The serial opened with the death of pious Hathaway family patriarch Judge Daniel Hathaway. Judge Hathaway had three adult children: Julian (James Mitchell), a professor of literature at the local university, Kate (Diana van der Vlis), a sympathetic but sexually repressed law student, and Allison (Louise Shaffer), the liberated feminist black sheep of the family. In the first episode, Allison returned to Northcross for her father's funeral, having left town years before with her sister's fiancée Roy Archer (Stephen Joyce). Intrigued by the new family dynamic, Allison and Roy decided to settle down in the Hathaway mansion, much to the chagrin of Kate, Julian, and the family's cantankerous housekeeper Stella O'Brien (Bibi Osterwald).

Having never gained his father's love, Julian sought affection elsewhere, developing an unfortunate affinity for the many young women he taught at Northcross University.

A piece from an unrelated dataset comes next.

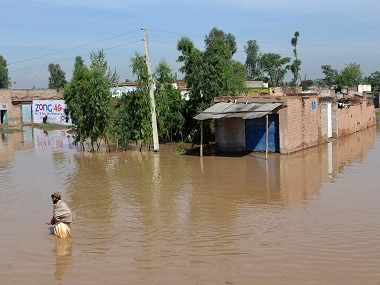 A Pakistani resident walks through a flooded area following heavy rain on the outskirts of Peshawar on Monday. AFP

When the serial began, Julian had recently married nubile Mary (Diana Walker), his adult son Michael's former girlfriend.

Michael was pursued by the amoral Vicky Lucas (Robyn Millan), even though she knew he still carried a torch for Mary. Vicky, the daughter of Ed Lucas (Joseph Mascolo) the owner of a restaurant in Northcross, called the Starlight, managed to seduce Michael, and when she conveniently became pregnant, he married her. Vicky attempted to become the sort of wife in which Michael could take pride, even getting lessons in “style” from his snobbish Aunt Allison. However, when Vicky overheard her husband profess his love for his stepmother, she angrily drove off in an ice storm. The car crashed, and she miscarried.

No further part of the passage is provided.